>> begin Text extract
So what do you think? How many of these books have you heard of? How many have you read? Are there any that you've wanted to get to? What would constitute a fantasy novel in your opinion?

Keep a look out for a follow-up list coming soon.
The wind blows, for good or ill, and I must follow.

Raven

This list is confusing to me. Wuthering Heights is #9 and Lord of the Rings is #76. It's been years since I've read Wuthering Heights  (and I've never read anything by the Bronte sisters that I've liked, and I limited my reading to just two books, as I have a bit of an aversion to those books, now), but it never occurred to me to call it a fantasy book. Additionally, to score it that much higher than Tolkien is mind boggling. So, the definition being used is obviously very broad, the selections have a definite lean towards "literary" selections. I.e., the kinds of books found in your Norton Anthologies and 200 level college English lit classes. 
I thought I saw a unicorn on the way here, but it was just a horse with one of the horns broken off.

Coír Draoi Ceítien

It would seem that way.....except when you look at the list a little closer and take into consideration what I said about the editors "compiling chronologically." The list isn't a ranked one - it's presented by order of publication date, from 1726 to 1987. Yeah, I guess that threw me off the first time too.
The wind blows, for good or ill, and I must follow.

Raven

Ah, I missed the chronological bit. Sorry, my mistake.
>> end Text extract
*What to produce*
Answer from the fantasy list discussion:
(a) What positions do Wuthering Heights and Lord of the Rings hold on the list?
(b) In what order is the list presented, and what span of years does it cover?
(c) How many books by the Bronte sisters did the commenter limit their reading to?
>> begin Given data
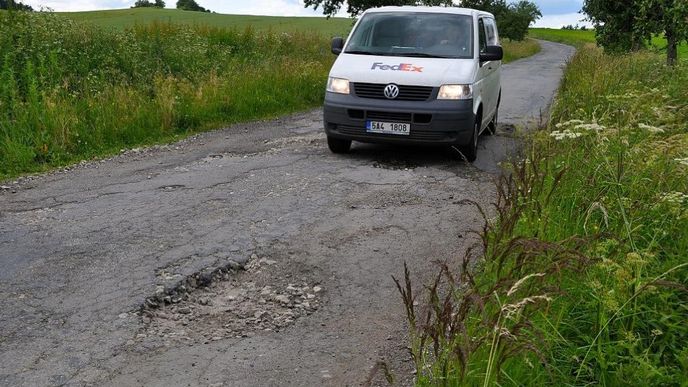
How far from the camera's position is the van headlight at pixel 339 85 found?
>> end Given data
*Solution for this task*
(a) Wuthering Heights is #9 and Lord of the Rings is #76.
(b) It is presented by order of publication date, from 1726 to 1987.
(c) Two books.